The new GoM was set up after a June 7 verdict on the gas tragedy by a city court caused national outrage. It held seven officials of the Union Carbide plant and the company itself guilty of criminal negligence for the 1984 gas disaster and sentenced them to two years in jail and imposed a fine of Rs.100,000. But the guilty were bailed out within minutes, prompting survivors and activists to call it a mockery of justice.

“The GoM was the only thing that the centre had done for survivors of the Bhopal tragedy but its work also did not reach victims,” Rachna Dhingra of the NGO Bhopal Group for Information and Action told IANS.

Led by Home Minister P. Chidambaram, the current GoM has 10 ministers. They held a meeting June 18-19, 2010 at New Delhi and identified 21 tasks for urgent action.

It includes disbursement of additional compensation of Rs.739 crore, filing of curative petitions in the Supreme Court against the judgments in February-May 1989 and in October 1991.

In the February-May 1989 judgments, a $470 million settlement had been pronounced by the Supreme Court, which also quashed criminal charges against Warren Anderson and the Indian accused.

In the 1991 judgment, criminal charges were reinstated by the Supreme Court.

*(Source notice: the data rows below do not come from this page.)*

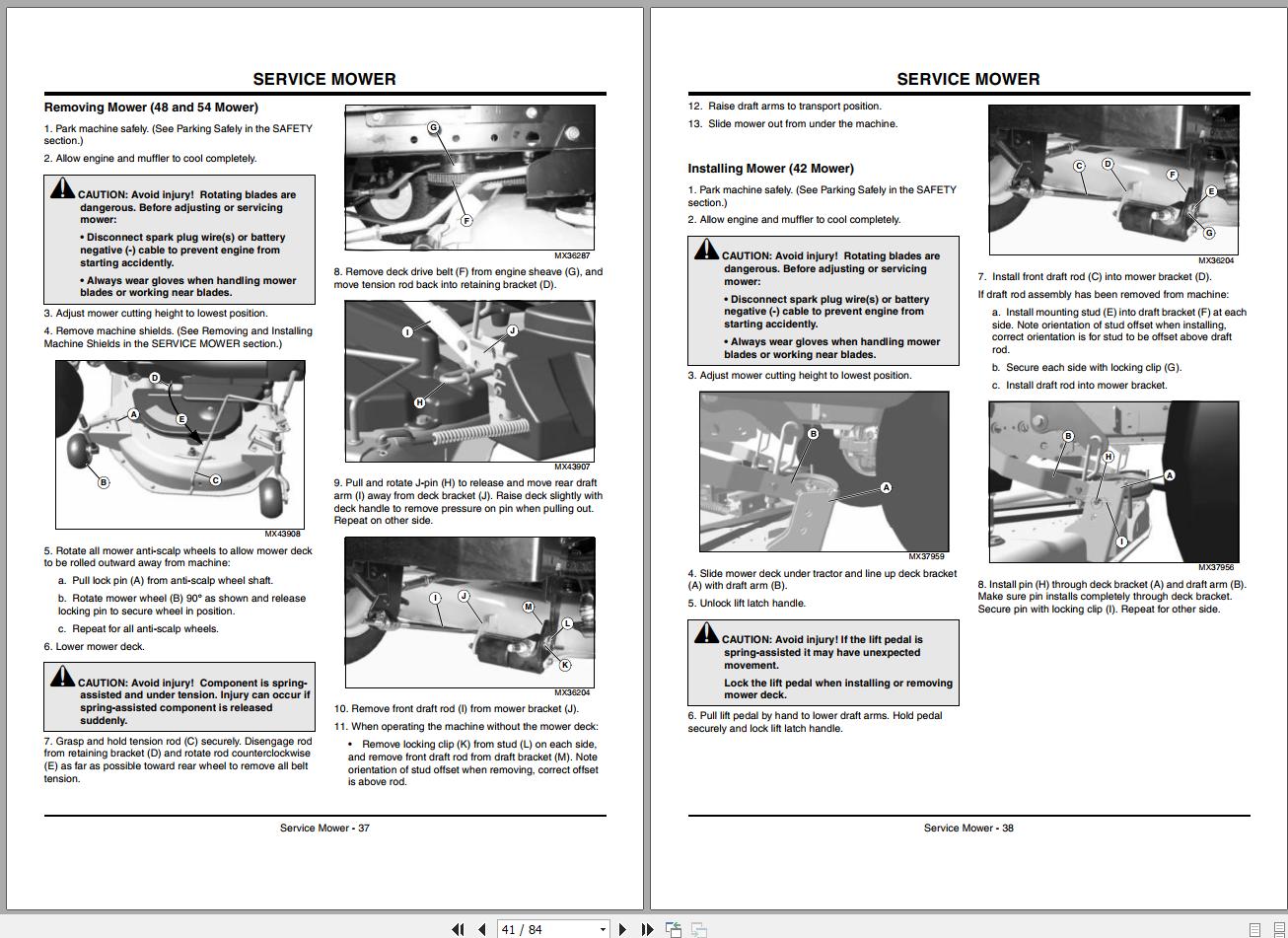 SERVICE MOWER

Removing Mower (48 and 54 Mower)

1. Park machine safely. (See Parking Safely in the SAFETY section.)

2. Allow engine and muffler to cool completely.

CAUTION: Avoid injury! Rotating blades are dangerous. Before adjusting or servicing mower:

• Disconnect spark plug wire(s) or battery negative (-) cable to prevent engine from starting accidently.

• Always wear gloves when handling mower blades or working near blades.

3. Adjust mower cutting height to lowest position.

4. Remove machine shields. (See Removing and Installing Machine Shields in the SERVICE MOWER section.)

D
A
E
B
C
MX43908

5. Rotate all mower anti-scalp wheels to allow mower deck to be rolled outward away from machine:

a. Pull lock pin (A) from anti-scalp wheel shaft.

b. Rotate mower wheel (B) 90° as shown and release locking pin to secure wheel in position.

c. Repeat for all anti-scalp wheels.

6. Lower mower deck.

CAUTION: Avoid injury! Component is spring-assisted and under tension. Injury can occur if spring-assisted component is released suddenly.

7. Grasp and hold tension rod (C) securely. Disengage rod from retaining bracket (D) and rotate rod counterclockwise (E) as far as possible toward rear wheel to remove all belt tension.

G
F
MX36287

8. Remove deck drive belt (F) from engine sheave (G), and move tension rod back into retaining bracket (D).

I
J
H
MX43907

9. Pull and rotate J-pin (H) to release and move rear draft arm (I) away from deck bracket (J). Raise deck slightly with deck handle to remove pressure on pin when pulling out. Repeat on other side.

I
J
M
L
K
MX36204

10. Remove front draft rod (I) from mower bracket (J).

11. When operating the machine without the mower deck:

• Remove locking clip (K) from stud (L) on each side, and remove front draft rod from draft bracket (M). Note orientation of stud offset when removing, correct offset is above rod.

Service Mower - 37

SERVICE MOWER

12. Raise draft arms to transport position.

13. Slide mower out from under the machine.

Installing Mower (42 Mower)

1. Park machine safely. (See Parking Safely in the SAFETY section.)

2. Allow engine and muffler to cool completely.

CAUTION: Avoid injury! Rotating blades are dangerous. Before adjusting or servicing mower:

• Disconnect spark plug wire(s) or battery negative (-) cable to prevent engine from starting accidently.

• Always wear gloves when handling mower blades or working near blades.

3. Adjust mower cutting height to lowest position.

B
A
MX37959

4. Slide mower deck under tractor and line up deck bracket (A) with draft arm (B).

5. Unlock lift latch handle.

CAUTION: Avoid injury! If the lift pedal is spring-assisted it may have unexpected movement.

Lock the lift pedal when installing or removing mower deck.

6. Pull lift pedal by hand to lower draft arms. Hold pedal securely and lock lift latch handle.

C
D
F
E
G
MX36204

7. Install front draft rod (C) into mower bracket (D).

If draft rod assembly has been removed from machine:

a. Install mounting stud (E) into draft bracket (F) at each side. Note orientation of stud offset when installing, correct orientation is for stud to be offset above draft rod.

b. Secure each side with locking clip (G).

c. Install draft rod into mower bracket.

B
H
A
I
MX37956

8. Install pin (H) through deck bracket (A) and draft arm (B). Make sure pin installs completely through deck bracket. Secure pin with locking clip (I). Repeat for other side.

Service Mower - 38

41 / 84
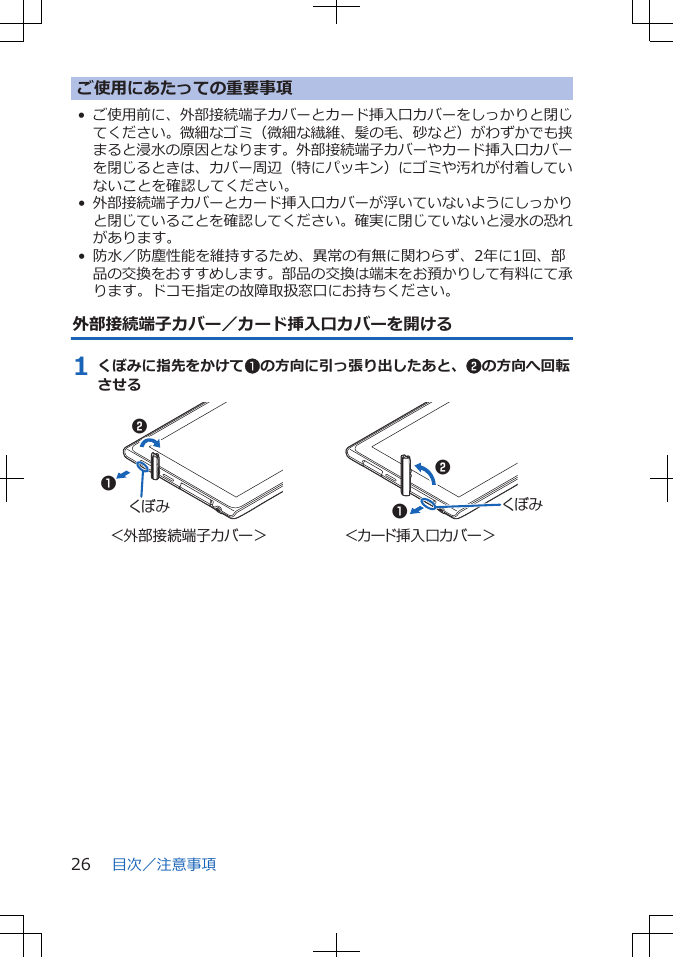 ご使用にあたっての重要事項

• ご使用前に、外部接続端子カバーとカード挿入口カバーをしっかりと閉じてください。微細なゴミ（微細な繊維、髪の毛、砂など）がわずかでも挟まると浸水の原因となります。外部接続端子カバーやカード挿入口カバーを閉じるときは、カバー周辺（特にパッキン）にゴミや汚れが付着していないことを確認してください。
• 外部接続端子カバーとカード挿入口カバーが浮いていないようにしっかりと閉じていることを確認してください。確実に閉じていないと浸水の恐れがあります。
• 防水／防塵性能を維持するため、異常の有無に関わらず、2年に1回、部品の交換をおすすめします。部品の交換は端末をお預かりして有料にて承ります。ドコモ指定の故障取扱窓口にお持ちください。

外部接続端子カバー／カード挿入口カバーを開ける

1 くぼみに指先をかけて❶の方向に引っ張り出したあと、❷の方向へ回転させる

❷
❶
くぼみ
<外部接続端子カバー>

❷
❶
くぼみ
<カード挿入口カバー>

26 目次／注意事項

Among the other tasks identified by the GoM were submission of additional material in support of extradition of Warren Anderson (31.7.2010), filing of a curative petition in the Supreme Court against the 1996 judgment (31.7.2010) and filing of the revision application in the high court against trial court judgment (31.7.2010).

In the 1996 judgement, the Supreme Court had diluted charges against Indian officials of Union Carbide.

Five months after the GoM was formed, while the central government has sanctioned the amount, the process of disbursement of additional compensation has not even started, says the NGO.

In the matter of filing a curative petition in the Supreme Court, the plea has not been filed; even if it does get filed, the government has no strategy to enforce the decisions of Indian courts on Union Carbide, which no longer has any property in India, and make it pay damages, says the Bhopal Group for Information and Action .

With regard to the extradition of Anderson, who was the Union Carbide chief when the tragedy occurred, no new requests have been filed with the State Department and the Department of Justice in the US, points out the NGO.

A curative petition has been filed against the 1996 judgement but no step has been taken to hasten the pace of the case.

The condition is more or less the same in all other tasks outlined by the GoM, says the NGO.

Except tasks like remediation of the Union Carbide site, which was to be completed by 2012, every other task identified by the GoM was to be accomplished quickly and the responsibilities of various departments, ministers, agencies had also been clearly outlined.